German Finance Minister Wolfgang Schaeuble has said he will bow to EU pressure to help strengthen the Stability and Growth Pact that was put in place to protect the euro. France has asked for an extra year to cut its deficit to 3 percent of GDP.

Merkel’s government has until June 2, 2010, to outline in detail how it intends to comply with the EU’s consolidation demands, according to the document. Merkel should enact policy measures that would help Germany’s economy grow at a faster pace in times of normal economic growth, the recommendation shows.

Economic Stimulus

EU finance ministers have committed to withdrawing economic stimulus after 2010 and to start reining in deficits that have swelled because of the recession.
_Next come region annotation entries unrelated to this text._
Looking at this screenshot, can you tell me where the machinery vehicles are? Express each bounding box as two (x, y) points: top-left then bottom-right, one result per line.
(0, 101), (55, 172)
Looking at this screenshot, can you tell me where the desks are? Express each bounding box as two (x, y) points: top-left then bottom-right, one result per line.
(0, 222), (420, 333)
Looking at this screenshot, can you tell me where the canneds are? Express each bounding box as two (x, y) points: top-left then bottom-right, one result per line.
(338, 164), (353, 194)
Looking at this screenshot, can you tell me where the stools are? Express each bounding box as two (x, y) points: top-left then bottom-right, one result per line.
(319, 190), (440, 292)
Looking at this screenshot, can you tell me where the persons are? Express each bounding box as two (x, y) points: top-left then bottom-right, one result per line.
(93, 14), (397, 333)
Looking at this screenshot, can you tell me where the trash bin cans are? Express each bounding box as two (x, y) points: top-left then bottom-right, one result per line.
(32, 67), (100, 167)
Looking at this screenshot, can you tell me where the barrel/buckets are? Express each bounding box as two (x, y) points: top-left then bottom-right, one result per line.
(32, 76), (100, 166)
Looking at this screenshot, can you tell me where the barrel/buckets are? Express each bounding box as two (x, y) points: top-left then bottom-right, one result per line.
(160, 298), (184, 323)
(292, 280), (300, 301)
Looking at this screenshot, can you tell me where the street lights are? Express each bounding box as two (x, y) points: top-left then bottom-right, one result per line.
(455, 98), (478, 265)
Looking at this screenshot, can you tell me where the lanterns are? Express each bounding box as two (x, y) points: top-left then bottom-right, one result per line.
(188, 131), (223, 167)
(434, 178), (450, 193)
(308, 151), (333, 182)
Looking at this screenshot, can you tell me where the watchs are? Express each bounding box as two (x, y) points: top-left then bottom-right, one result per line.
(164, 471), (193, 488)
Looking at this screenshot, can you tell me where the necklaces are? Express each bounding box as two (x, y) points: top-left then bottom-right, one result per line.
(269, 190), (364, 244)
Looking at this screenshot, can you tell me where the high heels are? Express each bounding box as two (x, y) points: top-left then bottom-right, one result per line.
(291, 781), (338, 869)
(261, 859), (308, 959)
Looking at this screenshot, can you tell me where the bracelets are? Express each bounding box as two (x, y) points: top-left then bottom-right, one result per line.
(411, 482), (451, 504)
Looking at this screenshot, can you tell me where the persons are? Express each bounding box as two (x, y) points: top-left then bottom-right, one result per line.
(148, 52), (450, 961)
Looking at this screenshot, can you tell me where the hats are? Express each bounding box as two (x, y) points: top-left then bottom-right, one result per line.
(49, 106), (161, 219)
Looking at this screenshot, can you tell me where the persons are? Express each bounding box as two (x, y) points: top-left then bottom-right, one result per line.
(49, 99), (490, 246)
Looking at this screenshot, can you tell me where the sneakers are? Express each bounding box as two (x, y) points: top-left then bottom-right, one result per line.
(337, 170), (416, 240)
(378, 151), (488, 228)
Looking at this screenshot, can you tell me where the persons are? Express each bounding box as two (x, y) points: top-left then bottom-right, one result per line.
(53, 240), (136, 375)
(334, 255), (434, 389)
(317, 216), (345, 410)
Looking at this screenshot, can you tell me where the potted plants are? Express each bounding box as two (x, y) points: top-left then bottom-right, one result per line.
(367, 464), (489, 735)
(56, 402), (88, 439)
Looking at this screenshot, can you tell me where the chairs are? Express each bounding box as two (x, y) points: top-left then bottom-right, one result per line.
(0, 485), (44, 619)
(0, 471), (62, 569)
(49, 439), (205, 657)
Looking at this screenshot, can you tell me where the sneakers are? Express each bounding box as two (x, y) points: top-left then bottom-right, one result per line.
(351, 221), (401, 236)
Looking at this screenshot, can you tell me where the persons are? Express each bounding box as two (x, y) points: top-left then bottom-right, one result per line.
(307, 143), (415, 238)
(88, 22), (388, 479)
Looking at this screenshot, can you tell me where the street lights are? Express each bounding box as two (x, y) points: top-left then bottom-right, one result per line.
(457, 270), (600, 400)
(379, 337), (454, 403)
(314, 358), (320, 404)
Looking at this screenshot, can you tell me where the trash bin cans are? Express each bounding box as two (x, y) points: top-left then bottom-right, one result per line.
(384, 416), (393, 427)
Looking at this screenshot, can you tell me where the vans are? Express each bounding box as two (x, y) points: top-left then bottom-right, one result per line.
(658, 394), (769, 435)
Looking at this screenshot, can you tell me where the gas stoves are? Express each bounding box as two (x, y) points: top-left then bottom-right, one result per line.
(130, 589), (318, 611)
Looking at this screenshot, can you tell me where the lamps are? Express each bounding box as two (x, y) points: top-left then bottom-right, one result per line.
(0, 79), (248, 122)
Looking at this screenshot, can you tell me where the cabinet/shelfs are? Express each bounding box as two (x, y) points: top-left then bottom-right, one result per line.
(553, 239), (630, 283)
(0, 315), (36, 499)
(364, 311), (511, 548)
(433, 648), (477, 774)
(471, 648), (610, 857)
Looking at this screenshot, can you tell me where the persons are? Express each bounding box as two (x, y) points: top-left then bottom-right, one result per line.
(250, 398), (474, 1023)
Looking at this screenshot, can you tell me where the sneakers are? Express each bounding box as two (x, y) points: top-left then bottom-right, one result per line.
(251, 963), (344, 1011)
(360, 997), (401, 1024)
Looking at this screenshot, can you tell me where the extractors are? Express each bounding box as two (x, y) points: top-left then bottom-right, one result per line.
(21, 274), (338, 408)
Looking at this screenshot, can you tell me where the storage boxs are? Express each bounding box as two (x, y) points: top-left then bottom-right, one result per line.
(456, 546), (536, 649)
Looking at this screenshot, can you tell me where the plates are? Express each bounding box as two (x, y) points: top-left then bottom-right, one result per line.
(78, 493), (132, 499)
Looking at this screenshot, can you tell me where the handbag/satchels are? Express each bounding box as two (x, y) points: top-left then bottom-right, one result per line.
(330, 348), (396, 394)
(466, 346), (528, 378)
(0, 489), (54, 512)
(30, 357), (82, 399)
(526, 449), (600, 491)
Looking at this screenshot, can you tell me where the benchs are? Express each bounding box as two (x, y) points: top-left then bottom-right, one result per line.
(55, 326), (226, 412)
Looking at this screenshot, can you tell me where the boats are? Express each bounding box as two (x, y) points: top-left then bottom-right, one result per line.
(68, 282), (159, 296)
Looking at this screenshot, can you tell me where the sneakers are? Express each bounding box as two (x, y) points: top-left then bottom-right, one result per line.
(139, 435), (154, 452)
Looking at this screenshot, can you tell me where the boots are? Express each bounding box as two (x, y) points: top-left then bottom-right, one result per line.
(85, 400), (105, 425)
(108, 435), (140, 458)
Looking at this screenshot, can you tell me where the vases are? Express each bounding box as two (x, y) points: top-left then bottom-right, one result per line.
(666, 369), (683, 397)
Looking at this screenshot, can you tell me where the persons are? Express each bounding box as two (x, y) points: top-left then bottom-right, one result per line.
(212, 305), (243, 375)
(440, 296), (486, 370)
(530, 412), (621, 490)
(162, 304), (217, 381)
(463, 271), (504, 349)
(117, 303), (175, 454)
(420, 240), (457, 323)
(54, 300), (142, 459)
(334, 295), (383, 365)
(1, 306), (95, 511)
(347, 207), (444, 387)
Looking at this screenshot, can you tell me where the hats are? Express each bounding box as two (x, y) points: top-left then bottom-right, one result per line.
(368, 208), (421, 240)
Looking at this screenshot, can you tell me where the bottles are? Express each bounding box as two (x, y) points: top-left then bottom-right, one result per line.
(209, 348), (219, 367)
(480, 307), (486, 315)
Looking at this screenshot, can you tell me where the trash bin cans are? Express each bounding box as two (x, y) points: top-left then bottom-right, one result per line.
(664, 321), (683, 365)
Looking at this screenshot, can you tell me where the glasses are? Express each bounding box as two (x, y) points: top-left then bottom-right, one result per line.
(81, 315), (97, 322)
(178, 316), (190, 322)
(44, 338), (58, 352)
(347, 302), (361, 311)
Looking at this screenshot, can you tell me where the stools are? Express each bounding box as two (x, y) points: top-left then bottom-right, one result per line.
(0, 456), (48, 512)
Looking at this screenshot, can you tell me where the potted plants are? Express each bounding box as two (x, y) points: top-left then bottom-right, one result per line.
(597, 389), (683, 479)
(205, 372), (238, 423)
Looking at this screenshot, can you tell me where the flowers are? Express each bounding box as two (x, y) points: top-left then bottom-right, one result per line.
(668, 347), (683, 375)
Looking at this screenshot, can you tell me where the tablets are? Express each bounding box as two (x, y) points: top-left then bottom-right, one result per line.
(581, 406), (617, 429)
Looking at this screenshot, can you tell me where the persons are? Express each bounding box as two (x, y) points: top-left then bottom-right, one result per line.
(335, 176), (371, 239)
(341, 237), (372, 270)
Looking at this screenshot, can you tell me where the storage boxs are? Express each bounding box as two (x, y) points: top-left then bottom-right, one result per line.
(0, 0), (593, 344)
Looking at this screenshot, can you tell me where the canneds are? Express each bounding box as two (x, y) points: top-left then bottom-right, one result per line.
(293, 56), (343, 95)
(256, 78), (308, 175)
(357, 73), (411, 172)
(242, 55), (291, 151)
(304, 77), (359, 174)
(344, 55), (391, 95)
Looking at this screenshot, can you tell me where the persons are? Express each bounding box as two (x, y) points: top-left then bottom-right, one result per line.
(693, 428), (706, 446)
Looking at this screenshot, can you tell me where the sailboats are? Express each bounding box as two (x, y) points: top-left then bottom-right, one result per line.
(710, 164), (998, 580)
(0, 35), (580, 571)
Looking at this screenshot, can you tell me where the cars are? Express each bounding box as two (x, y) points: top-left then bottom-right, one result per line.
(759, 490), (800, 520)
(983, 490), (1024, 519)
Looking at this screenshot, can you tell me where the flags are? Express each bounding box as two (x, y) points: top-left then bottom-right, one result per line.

Germany’s budget shortfall will peak at 5 percent of GDP in 2010, and France’s deficit at 8.3 percent this year, the commission forecast on Nov. 3.

“For this government, the Stability and Growth Pact is not up for discussion and we will do everything to make sure it stays strong,” Schaeuble told reporters in Brussels on Nov. 10. To afford tax cuts promised to voters, Germany needs “a strict budget policy,” he said.

Merkel’s Cabinet on Nov. 9 approved tax cuts for 2010 totaling 6 billion euros ($8.9 billion). The measures, including expanded children’s benefits, are supplementary to about 10 billion euros in tax reductions taking effect on Jan. 1 that were approved in June by Merkel’s previous coalition.